Stored data
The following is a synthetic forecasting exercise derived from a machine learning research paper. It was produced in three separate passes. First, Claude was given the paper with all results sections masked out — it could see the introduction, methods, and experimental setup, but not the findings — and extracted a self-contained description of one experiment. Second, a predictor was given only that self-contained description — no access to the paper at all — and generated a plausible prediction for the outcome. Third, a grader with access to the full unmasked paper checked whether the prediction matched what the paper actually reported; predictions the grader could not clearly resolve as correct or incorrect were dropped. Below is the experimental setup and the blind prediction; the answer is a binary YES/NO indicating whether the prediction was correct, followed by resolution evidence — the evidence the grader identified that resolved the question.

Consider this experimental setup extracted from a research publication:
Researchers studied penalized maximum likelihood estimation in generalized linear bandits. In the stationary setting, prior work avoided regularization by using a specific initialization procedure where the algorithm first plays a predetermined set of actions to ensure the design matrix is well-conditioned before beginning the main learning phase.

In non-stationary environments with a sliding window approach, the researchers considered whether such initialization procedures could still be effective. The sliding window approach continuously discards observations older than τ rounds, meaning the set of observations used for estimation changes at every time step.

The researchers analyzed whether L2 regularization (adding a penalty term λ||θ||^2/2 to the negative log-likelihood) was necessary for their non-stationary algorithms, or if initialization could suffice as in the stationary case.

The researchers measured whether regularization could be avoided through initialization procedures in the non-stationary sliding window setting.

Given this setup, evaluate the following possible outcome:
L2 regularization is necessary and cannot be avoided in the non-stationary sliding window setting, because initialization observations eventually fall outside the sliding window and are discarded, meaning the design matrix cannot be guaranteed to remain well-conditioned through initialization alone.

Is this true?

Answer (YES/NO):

Exercise – Nothing in the data may differ; print all of it exactly as written.

Solution for this task –
The following is a synthetic forecasting exercise derived from a machine learning research paper. It was produced in three separate passes. First, Claude was given the paper with all results sections masked out — it could see the introduction, methods, and experimental setup, but not the findings — and extracted a self-contained description of one experiment. Second, a predictor was given only that self-contained description — no access to the paper at all — and generated a plausible prediction for the outcome. Third, a grader with access to the full unmasked paper checked whether the prediction matched what the paper actually reported; predictions the grader could not clearly resolve as correct or incorrect were dropped. Below is the experimental setup and the blind prediction; the answer is a binary YES/NO indicating whether the prediction was correct, followed by resolution evidence — the evidence the grader identified that resolved the question.

Consider this experimental setup extracted from a research publication:
Researchers studied penalized maximum likelihood estimation in generalized linear bandits. In the stationary setting, prior work avoided regularization by using a specific initialization procedure where the algorithm first plays a predetermined set of actions to ensure the design matrix is well-conditioned before beginning the main learning phase.

In non-stationary environments with a sliding window approach, the researchers considered whether such initialization procedures could still be effective. The sliding window approach continuously discards observations older than τ rounds, meaning the set of observations used for estimation changes at every time step.

The researchers analyzed whether L2 regularization (adding a penalty term λ||θ||^2/2 to the negative log-likelihood) was necessary for their non-stationary algorithms, or if initialization could suffice as in the stationary case.

The researchers measured whether regularization could be avoided through initialization procedures in the non-stationary sliding window setting.

Given this setup, evaluate the following possible outcome:
L2 regularization is necessary and cannot be avoided in the non-stationary sliding window setting, because initialization observations eventually fall outside the sliding window and are discarded, meaning the design matrix cannot be guaranteed to remain well-conditioned through initialization alone.

Is this true?

Answer (YES/NO):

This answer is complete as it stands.